Doch trotz Merkels Appell zeichnet sich zu Beginn des Gipfeltreffens, das bis Freitag dauern soll, keine Lösung in dem erbittert geführten Streit um die Rechtsstaatlichkeit ab. Der polnische Premier Morawiecki sagt, die EU-Kommission und der Europäische Gerichtshof hätten sich Kompetenzen angeeignet, die sie nach den EU-Verträgen gar nicht hätten. Sanktionsdrohungen nennt er „Erpressung“.

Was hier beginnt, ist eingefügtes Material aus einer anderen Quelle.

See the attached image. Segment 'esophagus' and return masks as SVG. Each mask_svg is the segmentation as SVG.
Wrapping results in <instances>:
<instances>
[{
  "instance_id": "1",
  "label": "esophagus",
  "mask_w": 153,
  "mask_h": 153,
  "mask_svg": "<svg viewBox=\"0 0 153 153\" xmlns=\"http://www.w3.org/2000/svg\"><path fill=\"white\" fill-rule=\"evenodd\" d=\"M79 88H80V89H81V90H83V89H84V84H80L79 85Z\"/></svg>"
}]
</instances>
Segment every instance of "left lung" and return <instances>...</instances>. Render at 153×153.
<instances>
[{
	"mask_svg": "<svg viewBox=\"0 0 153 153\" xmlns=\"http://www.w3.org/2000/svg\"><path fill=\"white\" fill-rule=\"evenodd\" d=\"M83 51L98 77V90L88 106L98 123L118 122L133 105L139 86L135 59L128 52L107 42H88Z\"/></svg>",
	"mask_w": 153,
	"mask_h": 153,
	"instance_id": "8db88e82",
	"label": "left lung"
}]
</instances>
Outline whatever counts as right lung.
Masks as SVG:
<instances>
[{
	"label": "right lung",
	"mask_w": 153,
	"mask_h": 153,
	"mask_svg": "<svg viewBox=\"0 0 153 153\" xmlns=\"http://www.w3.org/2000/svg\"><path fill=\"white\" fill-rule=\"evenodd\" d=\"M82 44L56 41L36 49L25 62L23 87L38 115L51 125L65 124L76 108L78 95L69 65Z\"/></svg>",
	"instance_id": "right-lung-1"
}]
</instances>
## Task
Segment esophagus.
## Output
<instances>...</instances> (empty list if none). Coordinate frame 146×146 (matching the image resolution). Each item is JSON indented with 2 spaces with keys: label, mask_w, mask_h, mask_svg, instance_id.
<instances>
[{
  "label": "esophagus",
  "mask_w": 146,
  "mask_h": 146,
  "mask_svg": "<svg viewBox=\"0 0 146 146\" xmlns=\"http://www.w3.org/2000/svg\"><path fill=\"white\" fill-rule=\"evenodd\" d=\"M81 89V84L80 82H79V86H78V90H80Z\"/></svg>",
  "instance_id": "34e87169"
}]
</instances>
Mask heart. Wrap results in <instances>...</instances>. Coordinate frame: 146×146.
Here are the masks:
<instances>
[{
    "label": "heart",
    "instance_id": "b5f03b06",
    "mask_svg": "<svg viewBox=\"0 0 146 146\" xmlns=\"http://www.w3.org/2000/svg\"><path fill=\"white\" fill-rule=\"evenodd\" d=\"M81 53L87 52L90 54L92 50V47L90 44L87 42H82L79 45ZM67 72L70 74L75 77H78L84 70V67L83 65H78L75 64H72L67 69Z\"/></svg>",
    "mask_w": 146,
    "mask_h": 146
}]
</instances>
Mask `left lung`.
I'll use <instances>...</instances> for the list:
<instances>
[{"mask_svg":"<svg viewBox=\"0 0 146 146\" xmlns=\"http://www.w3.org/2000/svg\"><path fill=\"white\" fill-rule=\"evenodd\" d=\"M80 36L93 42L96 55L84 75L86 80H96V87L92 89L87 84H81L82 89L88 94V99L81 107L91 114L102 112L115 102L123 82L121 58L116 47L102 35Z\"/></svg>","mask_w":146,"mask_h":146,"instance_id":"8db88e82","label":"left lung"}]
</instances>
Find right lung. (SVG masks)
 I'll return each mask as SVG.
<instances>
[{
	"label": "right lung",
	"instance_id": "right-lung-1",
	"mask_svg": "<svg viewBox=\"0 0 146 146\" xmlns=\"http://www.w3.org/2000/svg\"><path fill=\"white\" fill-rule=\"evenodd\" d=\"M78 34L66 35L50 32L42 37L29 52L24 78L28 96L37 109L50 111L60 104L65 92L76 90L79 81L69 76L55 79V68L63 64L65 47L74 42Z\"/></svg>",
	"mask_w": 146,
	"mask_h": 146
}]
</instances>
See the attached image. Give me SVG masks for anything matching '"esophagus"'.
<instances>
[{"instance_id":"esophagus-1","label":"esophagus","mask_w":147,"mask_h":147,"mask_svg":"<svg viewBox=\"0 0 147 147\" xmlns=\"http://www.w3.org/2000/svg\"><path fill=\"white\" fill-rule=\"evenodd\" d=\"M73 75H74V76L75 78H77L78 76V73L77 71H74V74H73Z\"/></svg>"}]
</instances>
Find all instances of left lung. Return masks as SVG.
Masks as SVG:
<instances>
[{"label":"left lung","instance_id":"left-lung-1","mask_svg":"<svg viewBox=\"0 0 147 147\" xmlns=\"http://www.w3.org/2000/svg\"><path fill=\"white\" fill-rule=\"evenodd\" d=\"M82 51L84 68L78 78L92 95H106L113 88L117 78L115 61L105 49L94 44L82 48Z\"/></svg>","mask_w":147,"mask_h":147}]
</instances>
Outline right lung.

Orban unterstützt Morawiecki
Schützenhilfe erhält Morawiecki vom ungarischen Regierungschef Viktor Orban, dem die EU-Kommission und das Europaparlament ebenfalls schwere Verstöße gegen europäische Grundwerte vorwerfen. „Polen?“, fragt er und gibt sich die Antwort gleich selbst: „Bestes Land in der EU. Sanktionen braucht es nicht. Das ist lächerlich. Gegen Polen läuft in Europa eine Hexenjagd.“
Es finde eine „schleichende Kompetenzerweiterung“ zugunsten der Brüsseler Gremien statt, die es zu stoppen gelte. „Die Polen haben lediglich den Mut gefasst, diese Schlacht zu eröffnen“, sagt Orban und macht deutlich: „Unser Platz ist an ihrer Seite.“
Damit ist schon einmal klar: Strafen gegen die Regierung in Warschau werden die Staats- und Regierungschefs bei ihrem Gipfeltreffen nicht verhängen können. Denn dazu bräuchte es ein einstimmiges Urteil.
Rutte fordert harten Kurs gegen Polen
Morawiecki und Orban stehen auf der einen Seite. Merkel steht in der Mitte. Den Gegenpol bilden Staaten wie die Niederlande, Schweden, Belgien und Luxemburg. Der niederländische Premier Mark Rutte fordert einen harten Kurs gegen Warschau. Die Unabhängigkeit der Justiz in Polen sei „nicht verhandelbar“, sagt er. Es sei schwer vorstellbar, wie Polen Corona-Hilfen von der EU bekommen solle, wenn diese Frage nicht gelöst sei. Kommissionschefin Ursula von der Leyen hat schon am Dienstag angekündigt, dass die milliardenschwere Summe für Polen auf Eis gelegt werde, bis die Regierung in Warschau sich wieder an europäische Prinzipien halte.
Der Streit um die Rechtsstaatlichkeit dominiert den Gipfel. Die Debatte dauert mehrere Stunden, ist erst am späten Abend beendet. Die Mehrheit der Mitgliedsstaaten, so heißt es, sei überzeugt, dass die Unabhängigkeit der Justiz und die Rechtsstaatlichkeit fundamentale Bedeutung hätten. Die Debatte sei ein Schritt auf dem Weg dazu, eine Lösung zu finden. Übersetzt heißt das: Der Streit geht weiter, aber ist nicht weiter eskaliert.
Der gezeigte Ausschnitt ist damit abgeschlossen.